## Required work
The answer is an exact repetition of every entry, with all images left out.

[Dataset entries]
◇ ◇ ◇ ◇
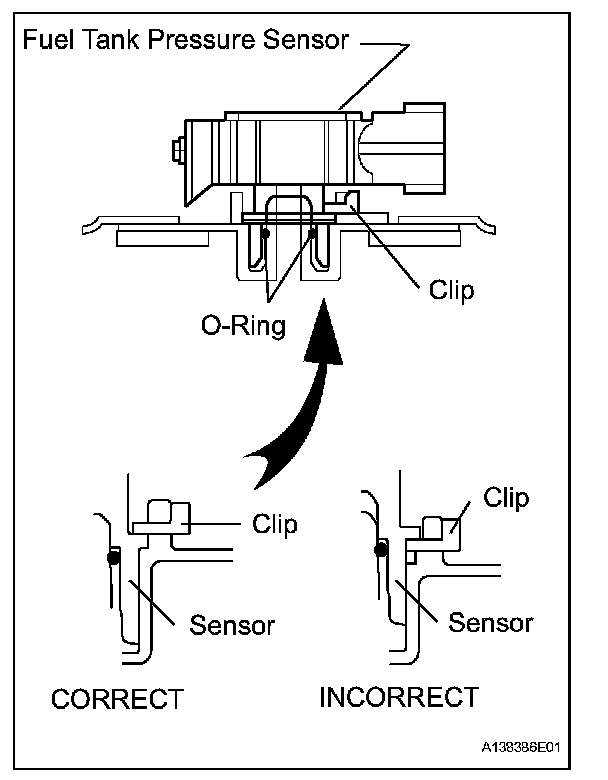 Fuel Tank Pressure Sensor

Clip

O-Ring

Clip

Sensor

CORRECT

Clip

Sensor

INCORRECT

A138386E01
◇ ◇ ◇ ◇
## Response to the exercise
 Fuel Tank Pressure Sensor

Clip

O-Ring

Clip

Sensor

CORRECT

Clip

Sensor

INCORRECT

A138386E01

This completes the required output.